* **SUPPLIED ENTRIES**:
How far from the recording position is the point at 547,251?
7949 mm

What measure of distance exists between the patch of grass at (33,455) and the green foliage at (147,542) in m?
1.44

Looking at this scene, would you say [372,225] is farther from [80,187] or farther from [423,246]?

* **WHAT TO WORK ON**: Give the lines of the records above as a Markdown table with two columns, Row and Record line, leaving out blank lines.

* **RESULT OF THIS TASK**:
| Row | Record line |
|---|---|
| 1 | How far from the recording position is the point at 547,251? |
| 2 | 7949 mm |
| 3 | What measure of distance exists between the patch of grass at (33,455) and the green foliage at (147,542) in m? |
| 4 | 1.44 |
| 5 | Looking at this scene, would you say [372,225] is farther from [80,187] or farther from [423,246]? |